When we do have to make decisions, I think one thing is very clear. Up to this point, the aims of the medical profession and the Government’s advisers and the aims of the Government have been broadly similar, but they will have to diverge at some point, because the medical profession will always want to see the rate of infection brought down to the smallest level possible at whatever cost, but the Government have different considerations. The Government need to ensure that the rest of the health service is able to operate properly, that the economy is moving and that the social and wellbeing aspects of the population are looked after. That is why the aims are different.
While I am at it, on a private note, I am sick to death of the Government’s so-called advisers coming on TV and giving their individual views, rather than giving advice to the Government on a confidential basis. If they want to be stars of Sky News, let them leave SAGE and carve their own path.
On what basis will we decide when we have this divergence? The first thing to say is that the variant will not be a reason for keeping lockdown. The variant may be more transmissible, but that is irrelevant if it is not causing more hospitalisations or more deaths. We have already heard from Public Health England that the two vaccines—Pfizer and AstraZeneca—can cope as well as with the new Indian variant as they can with the Kent variant. We do not need to hear about the variant argument, because I do not think it holds water.

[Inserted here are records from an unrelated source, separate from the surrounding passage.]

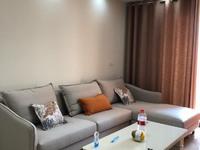 出租永川万达广场2室2厅1卫70平米1700元/月住宅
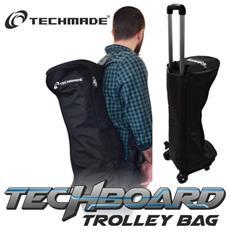 TM-SBW666-BAG - Trolley Bag Per Hoverboard
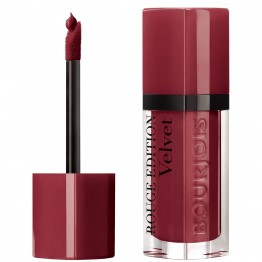 Bourjois Rouge Edition Velvet Liquid Lipstick - 24 Dark Cherie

What matters is who is being hospitalised, and where. Are the hospitalisations young people who have not yet had the vaccine, who may be at risk because of the increased transmissibility of the new variant, or is it people, as we have seen in some parts of the country, who have been offered the vaccine, but for one reason or another have chosen not to get it? We cannot have the country being held to ransom by any groups who have been offered a vaccine but have chosen not to take it; that is utterly unacceptable.

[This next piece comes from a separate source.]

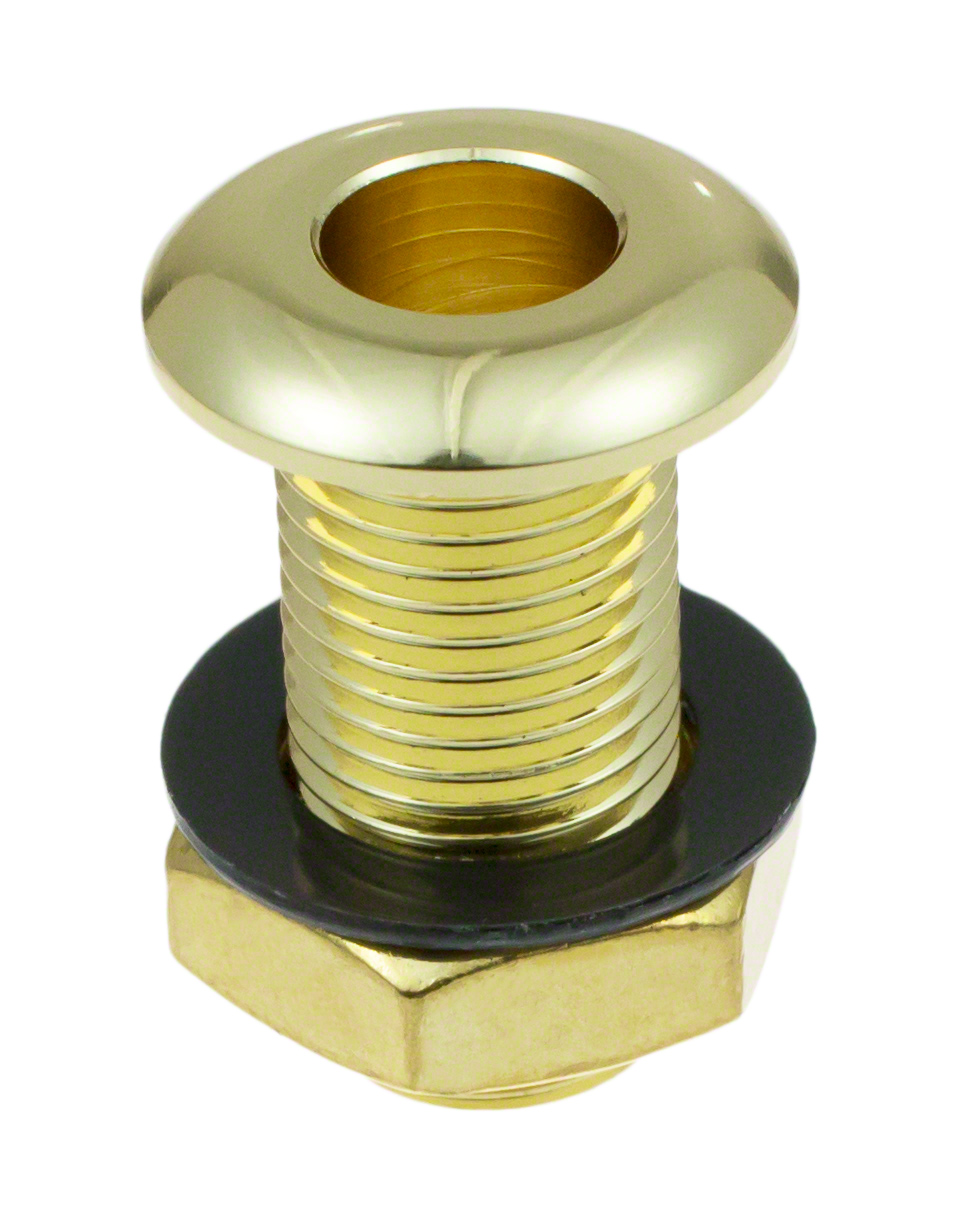 AVH3BR - AGUJERO DESCOMPRESION DORADO DIE CAST 30MM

It seems to me that the essence of the Government’s case—if the Minister for Health, my hon. Friend the Member for Charnwood (Edward Argar), wants to, he can intervene to confirm it—is this: the Government’s strategy was based on a single vaccine strategy, in the belief that, if enough people got it, the efficacy would be high enough that we could unlock at that point. However, the evidence published by Public Health England yesterday showed that the Pfizer vaccine is 94% effective against hospitalisation after one dose, but that AstraZeneca is only 71% after one dose and takes the second dose to get up to 92%.

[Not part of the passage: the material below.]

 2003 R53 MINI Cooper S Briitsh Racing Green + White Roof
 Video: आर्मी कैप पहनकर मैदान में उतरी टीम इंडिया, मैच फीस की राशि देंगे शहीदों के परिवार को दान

It seems to me that the Government are telling us— I wish they would be clear about this—that they need a little more time to get people, especially those on AstraZeneca, to the second dose so that there is the level of protection against hospitalisation that we see with the Pfizer vaccine. If the Government presented their case in that way, it would be an awful lot easier for the rest of us to give the Government our support, because that would be a clear rationale.
We also need a clear assurance that the two-week review point is not a ploy to buy support in the House of Commons, but a genuine review of the data, whereby we will see within a couple of weeks whether the hospitalisation rate is increasing or not. If the Government give us a clear assurance that the two-week point is a real review and that we can achieve the full relief of the lockdown at that point, the Minister might be able to buy a little support from his own Benches this evening.